Die Einstellschrauben sind übrigens neu, die alten waren verbogen. Zum Glück kann man ja so etwas noch bei Rose kaufen. Alles in allem sieht der Rahmen gut durchdacht und praktisch aus – aber eben nicht unbedingt schön. Das ist eben japanische Industriekunst a la Toyota und nicht italienisches Brickel-brackel a la Pegoretti.

Die Laufräder bleiben auf jeden Fall dran, das sind uralte Shimano Naben 600EX aus den Achtzigern mit dem alten Logo, Fettschmierungsöffnung und einer 6-fachen Uniglide Kassette. Darauf sind Mavic GP4 Schlaureifenfelgen mit recht rostigen Speichen verbunden. Die Gommitalia Champion Schlauchreifen sind neu mit Tufo Band verklebt. Das ist übrigens zu breit für die Felge und die klebrige Seite schaut auf beiden Seiten heraus. Geht das auch anders oder brauche ich Kitt?

Der  Rest der Teile ist erst einmal für das erste dran, oder „toriaizu“, wie man so schön in Japan sagt. Ich will aber möglichst viel Zeug aus meinen Kisten im Keller los werden. Und überhaupt ich muss mich von meiner Gruppitis erholen. In den letzten Monaten konnte ich es einfach nicht ertragen, wenn, sagen wir mal meine Bremshebel sehr schöne Shimano 600EX (6200) waren und dann aber Golden Arrow Schalthebel  (ebenfalls sehr schön) am Rahmen pappten. Nein, dann musste ich mir unbedingt bei Ebay sauteure Shimano 6200er Schalthebel kaufen. Ich denke diese Einstellung ist zumindestens für mich etwas bescheuert und vor allem: teuer.

Also kommt dran was mir gefällt und hier bahnt sich eine wilde Mischung aus Shimano, Suntour, Campagnolo, Gipiemme und Mavic an. Plus ein paar moderne und sinnvolle Teile.
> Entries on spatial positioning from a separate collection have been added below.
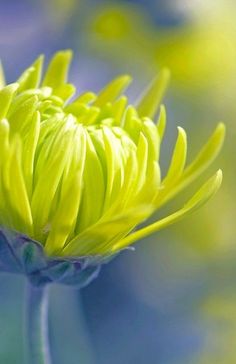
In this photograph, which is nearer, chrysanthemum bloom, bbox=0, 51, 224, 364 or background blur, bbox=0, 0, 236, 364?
chrysanthemum bloom, bbox=0, 51, 224, 364

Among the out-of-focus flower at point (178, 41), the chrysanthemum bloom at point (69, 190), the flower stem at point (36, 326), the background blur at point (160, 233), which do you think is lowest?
the background blur at point (160, 233)

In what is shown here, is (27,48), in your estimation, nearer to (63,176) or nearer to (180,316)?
(180,316)

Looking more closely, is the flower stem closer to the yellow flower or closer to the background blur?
the yellow flower

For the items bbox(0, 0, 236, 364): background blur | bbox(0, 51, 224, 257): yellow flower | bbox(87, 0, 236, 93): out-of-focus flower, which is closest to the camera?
bbox(0, 51, 224, 257): yellow flower

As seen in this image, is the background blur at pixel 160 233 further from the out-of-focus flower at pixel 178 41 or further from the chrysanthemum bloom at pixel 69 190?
the chrysanthemum bloom at pixel 69 190

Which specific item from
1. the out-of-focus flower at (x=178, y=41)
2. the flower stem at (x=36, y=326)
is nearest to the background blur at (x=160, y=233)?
the out-of-focus flower at (x=178, y=41)

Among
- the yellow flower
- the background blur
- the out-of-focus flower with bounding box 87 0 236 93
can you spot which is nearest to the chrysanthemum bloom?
the yellow flower

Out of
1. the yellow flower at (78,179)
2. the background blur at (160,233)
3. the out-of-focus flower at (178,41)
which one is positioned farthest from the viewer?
the out-of-focus flower at (178,41)

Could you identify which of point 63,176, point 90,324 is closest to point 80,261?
point 63,176
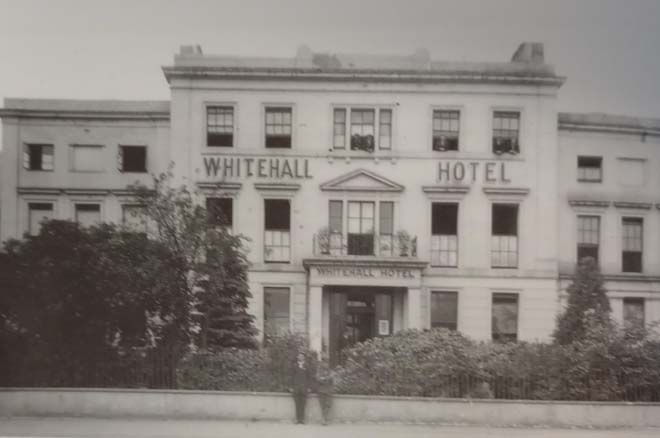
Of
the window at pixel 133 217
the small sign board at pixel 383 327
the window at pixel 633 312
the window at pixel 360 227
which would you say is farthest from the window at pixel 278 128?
the window at pixel 633 312

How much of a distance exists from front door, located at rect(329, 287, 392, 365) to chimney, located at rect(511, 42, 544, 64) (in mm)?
2983

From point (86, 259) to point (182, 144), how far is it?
1.72 m

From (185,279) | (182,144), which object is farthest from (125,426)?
(182,144)

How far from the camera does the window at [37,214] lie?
7.23m

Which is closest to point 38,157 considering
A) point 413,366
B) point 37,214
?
point 37,214

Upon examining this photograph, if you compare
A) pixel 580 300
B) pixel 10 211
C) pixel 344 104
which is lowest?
pixel 580 300

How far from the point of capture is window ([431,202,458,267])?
24.9 ft

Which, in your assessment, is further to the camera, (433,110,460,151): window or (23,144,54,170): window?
(433,110,460,151): window

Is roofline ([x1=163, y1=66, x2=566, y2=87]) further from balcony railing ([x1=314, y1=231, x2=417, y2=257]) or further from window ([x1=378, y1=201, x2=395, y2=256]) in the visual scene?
balcony railing ([x1=314, y1=231, x2=417, y2=257])

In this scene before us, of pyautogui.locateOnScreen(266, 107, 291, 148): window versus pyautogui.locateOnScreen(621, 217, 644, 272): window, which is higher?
pyautogui.locateOnScreen(266, 107, 291, 148): window

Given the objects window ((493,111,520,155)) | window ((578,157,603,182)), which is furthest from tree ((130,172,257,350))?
window ((578,157,603,182))

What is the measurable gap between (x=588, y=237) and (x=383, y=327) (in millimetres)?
2663

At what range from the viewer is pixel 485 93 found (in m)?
7.46

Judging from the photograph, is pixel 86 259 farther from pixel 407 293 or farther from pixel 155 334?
pixel 407 293
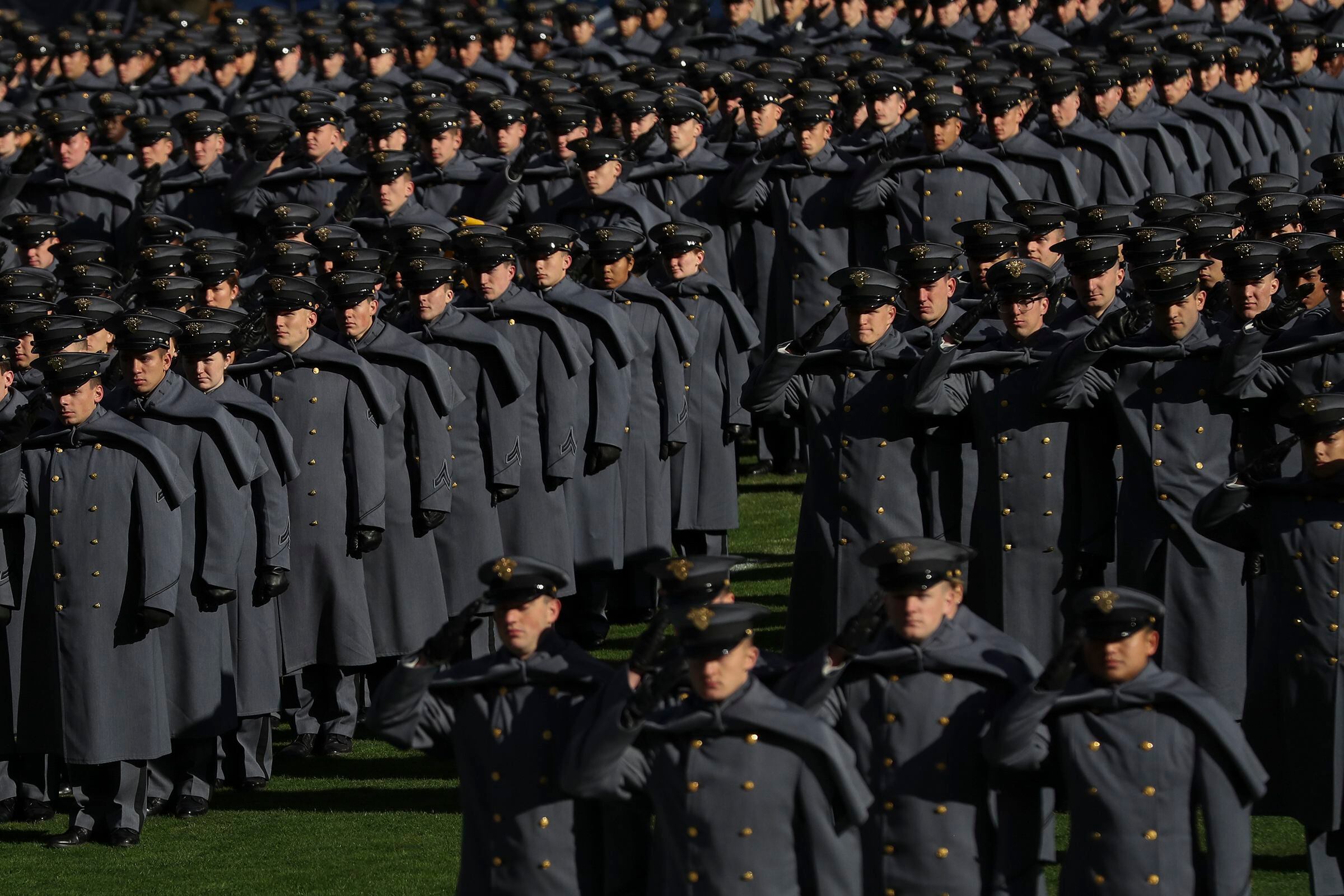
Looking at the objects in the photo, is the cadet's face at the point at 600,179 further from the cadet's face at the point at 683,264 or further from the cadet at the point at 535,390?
the cadet at the point at 535,390

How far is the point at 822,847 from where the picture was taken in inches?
319

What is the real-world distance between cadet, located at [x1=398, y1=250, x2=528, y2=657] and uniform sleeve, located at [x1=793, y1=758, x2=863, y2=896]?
5.71 m

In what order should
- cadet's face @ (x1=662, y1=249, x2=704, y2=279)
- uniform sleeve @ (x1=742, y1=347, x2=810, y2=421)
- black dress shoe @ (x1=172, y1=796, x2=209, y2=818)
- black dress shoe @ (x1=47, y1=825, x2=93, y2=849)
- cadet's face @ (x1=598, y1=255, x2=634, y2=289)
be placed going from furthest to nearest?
cadet's face @ (x1=662, y1=249, x2=704, y2=279) < cadet's face @ (x1=598, y1=255, x2=634, y2=289) < black dress shoe @ (x1=172, y1=796, x2=209, y2=818) < black dress shoe @ (x1=47, y1=825, x2=93, y2=849) < uniform sleeve @ (x1=742, y1=347, x2=810, y2=421)

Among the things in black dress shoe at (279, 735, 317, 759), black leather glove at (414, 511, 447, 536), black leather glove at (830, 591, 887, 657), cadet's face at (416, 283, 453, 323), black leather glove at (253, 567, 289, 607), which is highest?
cadet's face at (416, 283, 453, 323)

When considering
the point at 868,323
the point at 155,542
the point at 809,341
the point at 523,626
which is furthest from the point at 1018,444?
the point at 155,542

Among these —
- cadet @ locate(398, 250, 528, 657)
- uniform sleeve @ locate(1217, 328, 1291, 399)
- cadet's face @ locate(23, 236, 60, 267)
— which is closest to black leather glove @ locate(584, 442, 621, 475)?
cadet @ locate(398, 250, 528, 657)

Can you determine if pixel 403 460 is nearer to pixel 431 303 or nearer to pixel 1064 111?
pixel 431 303

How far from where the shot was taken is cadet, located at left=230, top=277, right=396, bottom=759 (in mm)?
12953

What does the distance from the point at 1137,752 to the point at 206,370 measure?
219 inches

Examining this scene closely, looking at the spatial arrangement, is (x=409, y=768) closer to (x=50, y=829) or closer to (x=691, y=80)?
(x=50, y=829)

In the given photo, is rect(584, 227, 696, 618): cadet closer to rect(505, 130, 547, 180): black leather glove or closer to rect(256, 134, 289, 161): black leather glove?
rect(505, 130, 547, 180): black leather glove

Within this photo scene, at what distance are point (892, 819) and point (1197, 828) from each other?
37.4 inches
Ich hoffe ich bekomme diesen wunderschönen Suntour Umwerfer zum laufen, das ist nämlich etwas tricky a er mit der Außenhülle angesteuert wird.
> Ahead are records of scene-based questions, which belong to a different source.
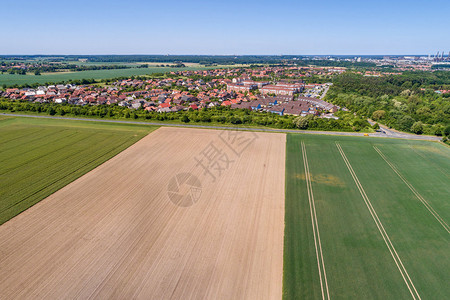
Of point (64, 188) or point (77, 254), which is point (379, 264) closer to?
→ point (77, 254)

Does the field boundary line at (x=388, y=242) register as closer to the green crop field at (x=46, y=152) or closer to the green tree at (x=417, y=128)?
the green tree at (x=417, y=128)

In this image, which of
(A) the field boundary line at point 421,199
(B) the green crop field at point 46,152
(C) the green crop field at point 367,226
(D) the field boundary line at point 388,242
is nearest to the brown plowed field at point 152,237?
(C) the green crop field at point 367,226

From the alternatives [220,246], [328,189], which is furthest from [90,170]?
[328,189]

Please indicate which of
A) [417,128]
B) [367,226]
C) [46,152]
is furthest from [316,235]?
[417,128]

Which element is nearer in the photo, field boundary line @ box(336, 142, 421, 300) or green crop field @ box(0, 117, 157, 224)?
field boundary line @ box(336, 142, 421, 300)

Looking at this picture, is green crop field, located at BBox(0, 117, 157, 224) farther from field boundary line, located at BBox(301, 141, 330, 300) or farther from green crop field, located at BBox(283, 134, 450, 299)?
field boundary line, located at BBox(301, 141, 330, 300)

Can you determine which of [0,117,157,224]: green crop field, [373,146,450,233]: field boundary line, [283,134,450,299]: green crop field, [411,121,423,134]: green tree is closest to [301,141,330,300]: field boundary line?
[283,134,450,299]: green crop field

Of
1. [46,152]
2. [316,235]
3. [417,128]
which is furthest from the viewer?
[417,128]

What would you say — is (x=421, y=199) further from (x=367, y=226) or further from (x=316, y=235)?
(x=316, y=235)
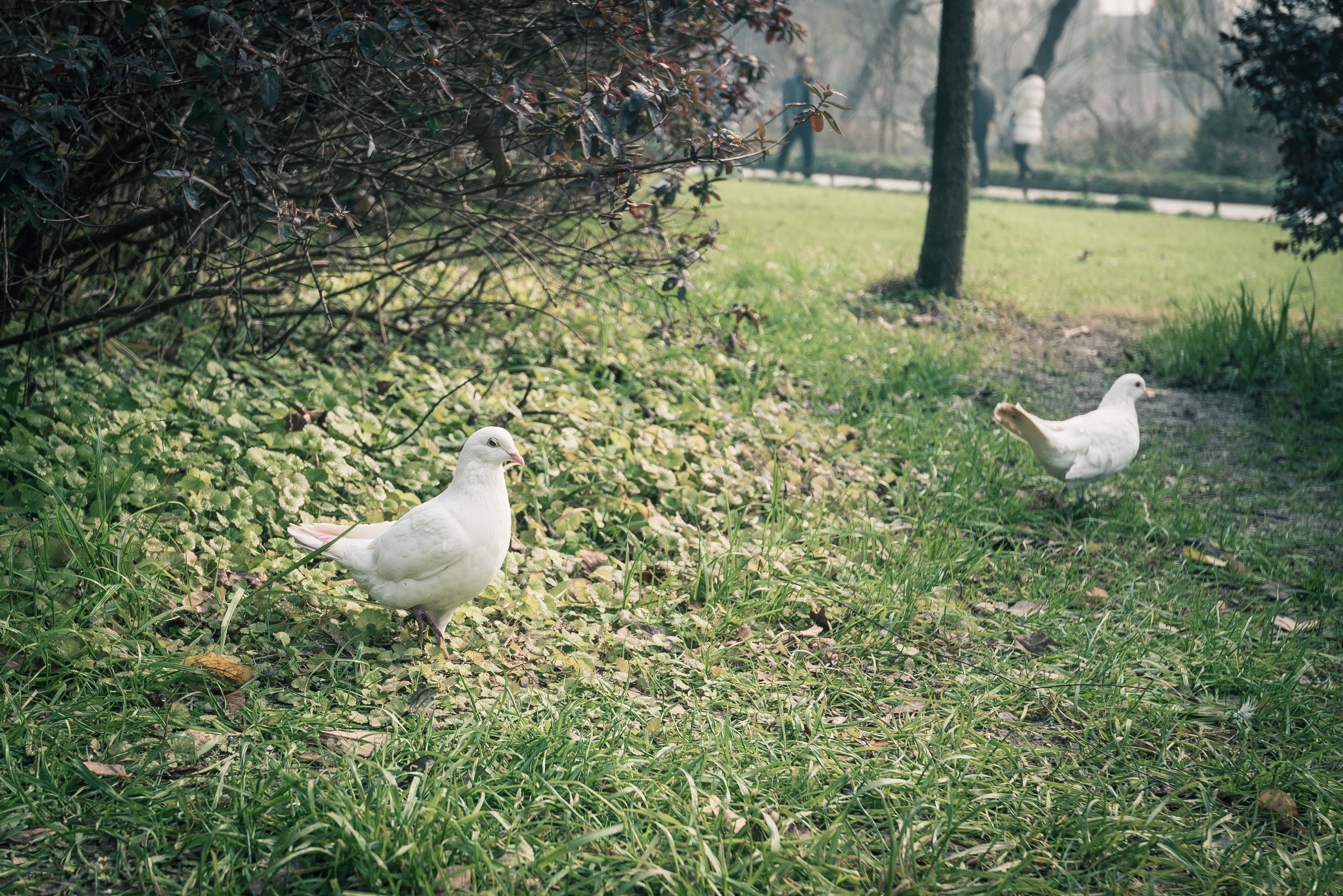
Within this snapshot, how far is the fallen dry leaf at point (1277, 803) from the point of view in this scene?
243 centimetres

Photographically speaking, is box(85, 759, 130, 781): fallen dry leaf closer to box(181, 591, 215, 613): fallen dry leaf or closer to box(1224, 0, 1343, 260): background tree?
box(181, 591, 215, 613): fallen dry leaf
Zudem ist da Teil wahnsinnig massiv, so dass es einmal gerade in den Zwischenraum zwischen Sattelrohr und Reifen passt. Ein 700 x 25C kann da nicht montiert werden.

Der Lenker wird vermutlich flach und kurz werden, ein Rennlenker ginge natürlich auch wäre aber deutlich langweiliger. Aber mal sehen, das ist ja das spannende am Radaufbau, man weiß am Anfang nicht genau was am Ende herauskommt und man kann immer noch hie rund da ein wenig tauschen.
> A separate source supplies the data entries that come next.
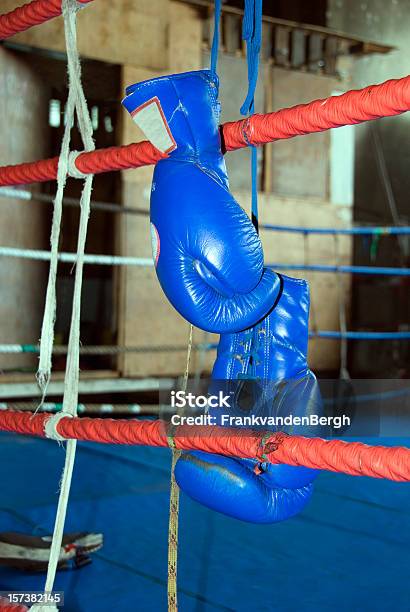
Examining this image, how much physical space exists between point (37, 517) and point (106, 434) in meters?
1.14

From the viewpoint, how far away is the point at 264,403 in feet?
3.52

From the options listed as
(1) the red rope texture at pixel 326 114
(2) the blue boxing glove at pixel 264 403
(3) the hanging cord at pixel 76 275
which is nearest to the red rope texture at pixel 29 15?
(3) the hanging cord at pixel 76 275

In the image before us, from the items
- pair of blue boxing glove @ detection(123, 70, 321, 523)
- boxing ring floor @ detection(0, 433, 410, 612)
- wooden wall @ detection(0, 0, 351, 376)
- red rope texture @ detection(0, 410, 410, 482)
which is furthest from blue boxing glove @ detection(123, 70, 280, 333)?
wooden wall @ detection(0, 0, 351, 376)

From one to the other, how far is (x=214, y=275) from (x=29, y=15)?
66cm

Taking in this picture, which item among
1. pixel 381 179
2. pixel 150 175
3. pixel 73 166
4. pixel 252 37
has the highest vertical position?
pixel 381 179

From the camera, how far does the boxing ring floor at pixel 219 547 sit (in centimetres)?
154

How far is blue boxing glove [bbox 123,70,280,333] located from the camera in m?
1.01

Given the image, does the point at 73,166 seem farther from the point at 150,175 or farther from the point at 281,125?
the point at 150,175

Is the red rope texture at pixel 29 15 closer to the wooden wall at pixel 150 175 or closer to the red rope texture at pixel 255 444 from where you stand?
the red rope texture at pixel 255 444

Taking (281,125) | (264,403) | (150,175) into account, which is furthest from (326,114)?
(150,175)

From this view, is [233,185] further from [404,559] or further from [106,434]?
[106,434]

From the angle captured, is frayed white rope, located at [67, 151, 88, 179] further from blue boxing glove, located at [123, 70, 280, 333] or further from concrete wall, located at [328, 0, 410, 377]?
concrete wall, located at [328, 0, 410, 377]

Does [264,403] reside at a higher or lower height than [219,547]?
higher

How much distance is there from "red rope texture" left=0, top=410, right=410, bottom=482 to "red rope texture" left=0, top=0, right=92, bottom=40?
70cm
Mein erstes, richtiges Rennrad war auch ein Panasonic, ich habe das September oder Oktober 1990 in Tokyo gekauft. Es war blau, vielleicht auch ein PR4000 und mit einer Shimano 600 Trikolore ausgestattet. Leider gibt es keine Bilder und so gegen 2001 wurde es mir leider geklaut. Heul.